Le 1er Mai avait déjà sonné comme un rappel : ce jour-là, à Montreuil, la police, avec des dizaines de cars, avait nassé et contrôlé des dizaines de manifestantEs et même les membres de la brigade de solidarité populaire qui distribuait de la nourriture gratuitement ; dans les 18e et 20e arrondissements parisiens, les timides rassemblements avaient été empêchés par un déploiement policier disproportionné, les identités des manifestantEs relevées, donnant lieu ensuite à une pluie d’amendes… Le lundi 11 mai, la chaîne humaine contre les violences policières à L’Île-Saint-Denis (93) n’a pas pu avoir lieu, au vu de l’intervention policière massive pour l’en empêcher. Dernier épisode (mais il va y en avoir d’autres, n’en doutons pas), la mise en garde à vue pour « rébellion » samedi dernier à Strasbourg d’un militant du NPA pourtant tout à fait pacifique, coupable sans doute d’être présent à un rassemblement avec une pancarte revendicative…

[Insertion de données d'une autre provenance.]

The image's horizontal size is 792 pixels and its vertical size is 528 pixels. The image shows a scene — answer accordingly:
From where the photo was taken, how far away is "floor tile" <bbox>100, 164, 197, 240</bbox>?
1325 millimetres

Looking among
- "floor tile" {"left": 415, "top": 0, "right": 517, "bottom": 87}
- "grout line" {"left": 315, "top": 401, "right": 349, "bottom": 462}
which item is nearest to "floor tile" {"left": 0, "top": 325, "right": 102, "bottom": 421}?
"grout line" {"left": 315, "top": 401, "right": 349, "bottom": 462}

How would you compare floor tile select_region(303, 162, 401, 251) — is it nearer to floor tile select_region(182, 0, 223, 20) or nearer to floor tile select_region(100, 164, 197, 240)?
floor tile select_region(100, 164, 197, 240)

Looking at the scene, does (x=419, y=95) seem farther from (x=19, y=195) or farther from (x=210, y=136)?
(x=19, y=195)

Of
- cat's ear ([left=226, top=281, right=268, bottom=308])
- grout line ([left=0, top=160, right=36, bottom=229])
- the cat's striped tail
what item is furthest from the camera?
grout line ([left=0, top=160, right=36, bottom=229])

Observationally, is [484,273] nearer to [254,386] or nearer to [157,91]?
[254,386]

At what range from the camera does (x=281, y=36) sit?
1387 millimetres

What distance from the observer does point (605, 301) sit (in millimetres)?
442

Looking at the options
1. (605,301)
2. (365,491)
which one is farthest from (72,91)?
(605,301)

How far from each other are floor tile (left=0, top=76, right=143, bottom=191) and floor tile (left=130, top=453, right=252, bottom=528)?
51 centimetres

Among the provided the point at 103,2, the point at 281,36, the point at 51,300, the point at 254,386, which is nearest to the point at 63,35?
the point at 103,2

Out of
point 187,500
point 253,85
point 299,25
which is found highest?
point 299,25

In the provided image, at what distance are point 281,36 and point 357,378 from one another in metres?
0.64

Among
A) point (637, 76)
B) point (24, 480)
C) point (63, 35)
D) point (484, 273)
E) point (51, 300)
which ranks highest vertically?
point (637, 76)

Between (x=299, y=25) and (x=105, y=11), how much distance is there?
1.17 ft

Tout cela n’est que le sommet d’un iceberg qui est donc là pour nous rappeler que l’état d’urgence prétendument sanitaire décrété par Macron et son gouvernement, et prolongé jusqu’au 23 juillet, est avant tout un état d’urgence tout court : la volonté d’un contrôle généralisé au nom du risque sanitaire, par un renforcement de la présence policière et le redéploiement de toute une panoplie de dispositifs de surveillance déjà connus (vidéosurveillance et drones) comme nouveaux (concernant par exemple le « tracking »). Et les 20,7 millions de contrôles effectué par les « forces de l’ordre » ces deux derniers mois, les plus d’un million de contraventions dressées (essentiellement pour défaut d’attestation de déplacement...), préparent les esprits à la mise en place progressive d’un ordre où les libertés publiques – à commencer par celle de circuler – peuvent être remise en cause si on laisse faire le gouvernement.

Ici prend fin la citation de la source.